Data to process
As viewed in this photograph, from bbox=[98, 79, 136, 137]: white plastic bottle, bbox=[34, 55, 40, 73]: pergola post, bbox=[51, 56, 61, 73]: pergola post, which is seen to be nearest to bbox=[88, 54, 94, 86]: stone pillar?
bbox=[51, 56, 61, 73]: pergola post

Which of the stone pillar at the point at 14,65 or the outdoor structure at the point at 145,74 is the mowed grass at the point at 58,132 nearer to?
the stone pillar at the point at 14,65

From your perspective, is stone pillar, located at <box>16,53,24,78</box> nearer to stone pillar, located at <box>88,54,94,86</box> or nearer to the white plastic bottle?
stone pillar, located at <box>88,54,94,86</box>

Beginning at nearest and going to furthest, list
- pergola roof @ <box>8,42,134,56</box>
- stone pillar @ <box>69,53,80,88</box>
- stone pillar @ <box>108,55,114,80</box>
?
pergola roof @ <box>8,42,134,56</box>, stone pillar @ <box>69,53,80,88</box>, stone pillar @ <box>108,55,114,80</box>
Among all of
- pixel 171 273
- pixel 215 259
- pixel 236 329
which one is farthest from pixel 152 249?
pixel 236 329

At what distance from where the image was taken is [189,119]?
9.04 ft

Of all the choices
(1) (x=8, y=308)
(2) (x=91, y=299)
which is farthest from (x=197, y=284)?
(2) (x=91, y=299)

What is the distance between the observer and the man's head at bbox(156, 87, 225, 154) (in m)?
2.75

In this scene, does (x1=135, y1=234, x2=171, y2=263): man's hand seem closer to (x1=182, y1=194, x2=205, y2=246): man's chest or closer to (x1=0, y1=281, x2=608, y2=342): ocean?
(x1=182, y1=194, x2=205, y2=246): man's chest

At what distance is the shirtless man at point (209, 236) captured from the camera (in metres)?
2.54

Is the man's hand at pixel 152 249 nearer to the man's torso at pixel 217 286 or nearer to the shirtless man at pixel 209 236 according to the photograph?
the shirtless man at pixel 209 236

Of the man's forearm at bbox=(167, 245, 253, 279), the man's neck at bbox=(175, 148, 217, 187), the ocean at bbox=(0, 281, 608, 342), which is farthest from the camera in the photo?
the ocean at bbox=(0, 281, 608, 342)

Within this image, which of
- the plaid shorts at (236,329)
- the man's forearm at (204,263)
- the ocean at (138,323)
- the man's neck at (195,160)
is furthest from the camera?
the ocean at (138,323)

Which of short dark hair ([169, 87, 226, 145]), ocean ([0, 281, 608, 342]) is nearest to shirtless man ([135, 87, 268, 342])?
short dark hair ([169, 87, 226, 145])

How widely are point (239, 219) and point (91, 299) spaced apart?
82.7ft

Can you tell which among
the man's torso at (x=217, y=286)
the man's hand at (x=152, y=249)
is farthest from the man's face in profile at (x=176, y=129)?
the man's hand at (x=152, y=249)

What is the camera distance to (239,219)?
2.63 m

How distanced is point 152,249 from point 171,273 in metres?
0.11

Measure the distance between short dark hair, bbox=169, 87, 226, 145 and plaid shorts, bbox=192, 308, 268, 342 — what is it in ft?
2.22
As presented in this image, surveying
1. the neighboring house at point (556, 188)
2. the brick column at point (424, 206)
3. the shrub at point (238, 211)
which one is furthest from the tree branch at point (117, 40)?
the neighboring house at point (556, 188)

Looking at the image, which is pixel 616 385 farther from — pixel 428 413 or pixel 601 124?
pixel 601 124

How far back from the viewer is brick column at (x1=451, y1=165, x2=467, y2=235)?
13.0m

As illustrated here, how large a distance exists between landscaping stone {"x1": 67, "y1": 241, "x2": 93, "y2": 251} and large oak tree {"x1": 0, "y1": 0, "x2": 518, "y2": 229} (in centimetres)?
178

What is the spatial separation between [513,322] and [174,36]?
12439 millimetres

Aim
Rewrite the lines above, starting at the one containing "How far back" and ending at the last line, keeping all of their text. Shift every distance given in the answers up by 92.

Reply
How far back from the viewer is brick column at (x1=451, y1=165, x2=467, y2=235)?
105.0m

As illustrated here, how large a distance exists between landscaping stone {"x1": 67, "y1": 241, "x2": 93, "y2": 251} and large oak tree {"x1": 0, "y1": 0, "x2": 518, "y2": 229} (in centimetres)?
270

What is the spatial separation between [513,322] and [174,36]?
12531 millimetres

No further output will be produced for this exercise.